What an excellent find. All that old machinery still in there and looks like it's in working order. If this is what the garage looks like, I wonder the the house it belongs to looks like too.

Excellent pics mate, and excellent find. I do like this. 

 Sal


----------



## waynezbitz1 (Sep 11, 2009)

wow, i just love anything thats line shaaft driven, great pics


----------



## skittles (Sep 15, 2009)

cool pics



Sausage said:


> Wow!
> 
> That garage looks awesome (in my eyes!). If that machinery is abandoned then it has been well oiled up. There are some very handy machines in there - I'll take the lot please.

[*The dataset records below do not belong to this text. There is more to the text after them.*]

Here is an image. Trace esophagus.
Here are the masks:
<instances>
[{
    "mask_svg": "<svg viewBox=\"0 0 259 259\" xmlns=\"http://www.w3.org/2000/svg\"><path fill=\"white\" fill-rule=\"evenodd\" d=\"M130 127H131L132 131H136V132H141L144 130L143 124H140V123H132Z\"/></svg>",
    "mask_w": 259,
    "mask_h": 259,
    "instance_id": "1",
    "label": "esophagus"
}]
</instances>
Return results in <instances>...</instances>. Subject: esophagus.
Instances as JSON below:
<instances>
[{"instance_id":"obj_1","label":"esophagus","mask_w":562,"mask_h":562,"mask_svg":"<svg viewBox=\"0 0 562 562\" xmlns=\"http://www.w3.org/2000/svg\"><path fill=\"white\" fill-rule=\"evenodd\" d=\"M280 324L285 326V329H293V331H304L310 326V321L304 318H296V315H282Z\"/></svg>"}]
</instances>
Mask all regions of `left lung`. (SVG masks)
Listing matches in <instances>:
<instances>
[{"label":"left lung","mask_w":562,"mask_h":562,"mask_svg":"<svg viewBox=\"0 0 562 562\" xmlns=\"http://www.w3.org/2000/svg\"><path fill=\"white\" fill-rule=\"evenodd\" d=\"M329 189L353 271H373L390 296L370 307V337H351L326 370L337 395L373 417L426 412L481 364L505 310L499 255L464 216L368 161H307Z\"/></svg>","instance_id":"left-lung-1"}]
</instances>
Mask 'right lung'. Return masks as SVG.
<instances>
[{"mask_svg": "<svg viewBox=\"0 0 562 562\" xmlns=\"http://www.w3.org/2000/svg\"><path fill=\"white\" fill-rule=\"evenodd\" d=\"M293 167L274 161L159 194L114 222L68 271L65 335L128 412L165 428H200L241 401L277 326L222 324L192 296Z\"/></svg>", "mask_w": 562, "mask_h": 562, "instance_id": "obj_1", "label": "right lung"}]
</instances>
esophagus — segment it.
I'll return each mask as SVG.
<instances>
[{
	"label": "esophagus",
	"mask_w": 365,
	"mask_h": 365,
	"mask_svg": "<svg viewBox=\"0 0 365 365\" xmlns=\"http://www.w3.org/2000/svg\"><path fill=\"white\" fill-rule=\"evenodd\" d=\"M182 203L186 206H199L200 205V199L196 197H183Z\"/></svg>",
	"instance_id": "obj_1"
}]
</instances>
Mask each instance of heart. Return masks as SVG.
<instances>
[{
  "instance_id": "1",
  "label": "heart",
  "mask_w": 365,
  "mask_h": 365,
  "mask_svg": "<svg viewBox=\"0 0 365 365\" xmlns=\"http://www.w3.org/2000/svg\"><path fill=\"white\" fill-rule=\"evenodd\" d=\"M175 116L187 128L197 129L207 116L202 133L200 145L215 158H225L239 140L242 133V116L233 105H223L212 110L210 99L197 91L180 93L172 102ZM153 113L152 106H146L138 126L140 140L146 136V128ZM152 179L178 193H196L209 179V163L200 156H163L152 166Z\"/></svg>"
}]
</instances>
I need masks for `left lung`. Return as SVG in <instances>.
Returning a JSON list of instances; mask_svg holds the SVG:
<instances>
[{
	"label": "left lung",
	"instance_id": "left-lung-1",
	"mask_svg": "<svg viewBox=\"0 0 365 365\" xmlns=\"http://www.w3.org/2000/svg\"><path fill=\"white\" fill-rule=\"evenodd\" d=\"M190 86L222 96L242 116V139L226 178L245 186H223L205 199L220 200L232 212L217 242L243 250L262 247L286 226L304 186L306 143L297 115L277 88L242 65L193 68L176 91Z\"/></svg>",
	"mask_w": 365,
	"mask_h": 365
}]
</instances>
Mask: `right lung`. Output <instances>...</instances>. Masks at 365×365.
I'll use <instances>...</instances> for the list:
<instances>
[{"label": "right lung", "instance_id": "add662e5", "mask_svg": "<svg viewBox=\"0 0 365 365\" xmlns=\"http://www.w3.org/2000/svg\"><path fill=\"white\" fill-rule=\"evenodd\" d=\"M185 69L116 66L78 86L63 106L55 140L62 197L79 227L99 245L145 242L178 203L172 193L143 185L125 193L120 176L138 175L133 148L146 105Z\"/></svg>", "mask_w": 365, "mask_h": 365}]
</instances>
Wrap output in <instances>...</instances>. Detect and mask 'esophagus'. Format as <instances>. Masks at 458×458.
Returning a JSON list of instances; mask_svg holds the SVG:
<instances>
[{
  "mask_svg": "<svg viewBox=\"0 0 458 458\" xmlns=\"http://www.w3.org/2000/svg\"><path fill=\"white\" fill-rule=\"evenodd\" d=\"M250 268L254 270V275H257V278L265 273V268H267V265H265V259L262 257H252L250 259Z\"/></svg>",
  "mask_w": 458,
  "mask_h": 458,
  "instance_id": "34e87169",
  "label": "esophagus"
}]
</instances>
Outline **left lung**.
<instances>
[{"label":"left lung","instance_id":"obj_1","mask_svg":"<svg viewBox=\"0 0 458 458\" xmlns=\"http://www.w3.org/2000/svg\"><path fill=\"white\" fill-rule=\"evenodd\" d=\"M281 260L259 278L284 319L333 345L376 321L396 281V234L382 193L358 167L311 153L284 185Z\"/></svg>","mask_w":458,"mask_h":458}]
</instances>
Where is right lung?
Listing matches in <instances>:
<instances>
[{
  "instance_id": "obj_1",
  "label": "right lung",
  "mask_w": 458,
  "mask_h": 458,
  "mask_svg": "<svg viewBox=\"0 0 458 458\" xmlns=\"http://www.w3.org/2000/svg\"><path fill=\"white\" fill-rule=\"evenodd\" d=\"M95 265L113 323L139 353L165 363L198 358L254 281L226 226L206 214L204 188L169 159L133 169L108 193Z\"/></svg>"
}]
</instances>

so tell use what are the machines

why would anyone want that mower


----------



## Sabtr (Sep 15, 2009)

skittles said:


> cool pics
> 
> 
> 
> ...




Mmm. First pic has a horizontal milling machine. There is a thin spindle sticking out on the opposite side but I don't know what that's for.

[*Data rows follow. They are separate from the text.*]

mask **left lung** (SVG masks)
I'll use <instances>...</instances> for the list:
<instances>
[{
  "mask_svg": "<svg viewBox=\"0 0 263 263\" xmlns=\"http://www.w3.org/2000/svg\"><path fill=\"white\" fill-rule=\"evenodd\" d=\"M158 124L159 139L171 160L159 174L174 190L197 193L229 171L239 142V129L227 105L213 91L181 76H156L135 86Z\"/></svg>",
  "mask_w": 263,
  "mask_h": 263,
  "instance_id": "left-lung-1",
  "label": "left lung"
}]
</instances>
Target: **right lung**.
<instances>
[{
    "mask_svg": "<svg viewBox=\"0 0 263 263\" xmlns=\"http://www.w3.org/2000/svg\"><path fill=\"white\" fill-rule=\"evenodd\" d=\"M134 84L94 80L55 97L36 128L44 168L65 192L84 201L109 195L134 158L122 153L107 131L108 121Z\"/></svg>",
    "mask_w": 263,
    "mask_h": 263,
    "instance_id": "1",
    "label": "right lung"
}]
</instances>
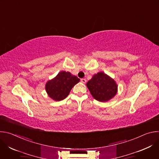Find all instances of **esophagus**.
Segmentation results:
<instances>
[{
	"mask_svg": "<svg viewBox=\"0 0 159 159\" xmlns=\"http://www.w3.org/2000/svg\"><path fill=\"white\" fill-rule=\"evenodd\" d=\"M80 81L82 82V83H85L86 82V79H80Z\"/></svg>",
	"mask_w": 159,
	"mask_h": 159,
	"instance_id": "obj_1",
	"label": "esophagus"
}]
</instances>
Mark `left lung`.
<instances>
[{
  "label": "left lung",
  "mask_w": 159,
  "mask_h": 159,
  "mask_svg": "<svg viewBox=\"0 0 159 159\" xmlns=\"http://www.w3.org/2000/svg\"><path fill=\"white\" fill-rule=\"evenodd\" d=\"M87 86L94 99L101 102L109 101L117 93L115 80L103 72L95 74L87 82Z\"/></svg>",
  "instance_id": "8db88e82"
}]
</instances>
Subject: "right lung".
<instances>
[{"label":"right lung","mask_w":159,"mask_h":159,"mask_svg":"<svg viewBox=\"0 0 159 159\" xmlns=\"http://www.w3.org/2000/svg\"><path fill=\"white\" fill-rule=\"evenodd\" d=\"M79 81L77 77L72 75L70 72L62 71L47 83L46 90L52 99L61 101L67 97L72 87Z\"/></svg>","instance_id":"1"}]
</instances>
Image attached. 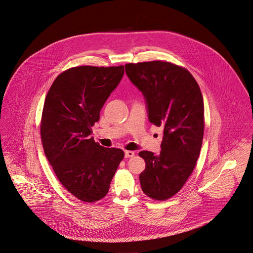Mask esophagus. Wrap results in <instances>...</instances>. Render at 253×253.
I'll return each mask as SVG.
<instances>
[{
  "instance_id": "1",
  "label": "esophagus",
  "mask_w": 253,
  "mask_h": 253,
  "mask_svg": "<svg viewBox=\"0 0 253 253\" xmlns=\"http://www.w3.org/2000/svg\"><path fill=\"white\" fill-rule=\"evenodd\" d=\"M125 157H133L135 155V152H132V151H125Z\"/></svg>"
}]
</instances>
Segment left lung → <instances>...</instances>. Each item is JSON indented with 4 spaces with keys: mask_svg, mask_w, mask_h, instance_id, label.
<instances>
[{
    "mask_svg": "<svg viewBox=\"0 0 253 253\" xmlns=\"http://www.w3.org/2000/svg\"><path fill=\"white\" fill-rule=\"evenodd\" d=\"M130 81L145 97L150 122L163 128L159 154L143 151L146 161L140 174L143 192L155 201L176 195L194 171L204 131L202 92L184 67L167 61L128 63Z\"/></svg>",
    "mask_w": 253,
    "mask_h": 253,
    "instance_id": "8db88e82",
    "label": "left lung"
}]
</instances>
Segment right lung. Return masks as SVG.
Returning <instances> with one entry per match:
<instances>
[{
    "label": "right lung",
    "instance_id": "1",
    "mask_svg": "<svg viewBox=\"0 0 253 253\" xmlns=\"http://www.w3.org/2000/svg\"><path fill=\"white\" fill-rule=\"evenodd\" d=\"M124 75V66H77L60 73L47 94L41 120L44 152L61 185L82 202L106 196L124 157L100 146L92 126Z\"/></svg>",
    "mask_w": 253,
    "mask_h": 253
}]
</instances>
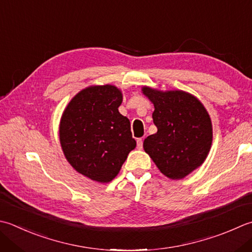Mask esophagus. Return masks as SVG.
<instances>
[{"instance_id":"1","label":"esophagus","mask_w":252,"mask_h":252,"mask_svg":"<svg viewBox=\"0 0 252 252\" xmlns=\"http://www.w3.org/2000/svg\"><path fill=\"white\" fill-rule=\"evenodd\" d=\"M136 144H137V149L141 150L142 147H143V140H142V139H137Z\"/></svg>"}]
</instances>
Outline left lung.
Masks as SVG:
<instances>
[{
    "label": "left lung",
    "instance_id": "8db88e82",
    "mask_svg": "<svg viewBox=\"0 0 252 252\" xmlns=\"http://www.w3.org/2000/svg\"><path fill=\"white\" fill-rule=\"evenodd\" d=\"M154 103L155 134L143 143L144 151L161 174L182 179L202 165L212 144V123L208 111L194 96L182 91L159 92L143 87Z\"/></svg>",
    "mask_w": 252,
    "mask_h": 252
}]
</instances>
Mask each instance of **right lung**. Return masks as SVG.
Instances as JSON below:
<instances>
[{
	"label": "right lung",
	"instance_id": "1",
	"mask_svg": "<svg viewBox=\"0 0 252 252\" xmlns=\"http://www.w3.org/2000/svg\"><path fill=\"white\" fill-rule=\"evenodd\" d=\"M121 102L117 87L92 86L78 93L63 112L64 155L74 169L92 180L111 181L136 146L130 120L118 110Z\"/></svg>",
	"mask_w": 252,
	"mask_h": 252
}]
</instances>
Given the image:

In the other pics I can see a hooge metal turning lathe. The bed on it is very long so it is very good at accomodating larger pieces. There is also an old belt powered pedestal drill. It may be old but the work bed looks as if it can be tilted to drill various angles of hole. I can also see a belt powered cut off saw. These are basically a crank moving a large hacksaw blade across a vice clamp. Great for stopping your arms from aching.

There are also various metal "forms" scattered across the floor. These are used in the shaping of metals. I suspect a forge is around here somewhere....

The grasscutter? Yeah it would probably be c**p at cutting the grass but you have to love the engineering of it - heck it even has a big fan on the side for cooling.


----------



## tbkscott (Sep 15, 2009)

Nice find and pics mate


----------



## GE066 (Sep 15, 2009)

Cool find, is it Fred Dibners place?


----------



## BULLYMEISTER (Oct 20, 2009)

The place is up for sale now :-(


----------



## Indy500 (Oct 20, 2009)

Dude...industrial yumminess in a bite sized chunk that won't ruin your appetite. Love it! 

Now THAT'S what I call a proper garage. I'm sure I could manufacture my time-machine in there!


----------



## DaveyGTI (Oct 21, 2009)

That stuff is amazing, has a real steam-punky feel to it, wouldn't look out of place with cyborg dwarves running round making arcane devices and whatever else they do.....


----------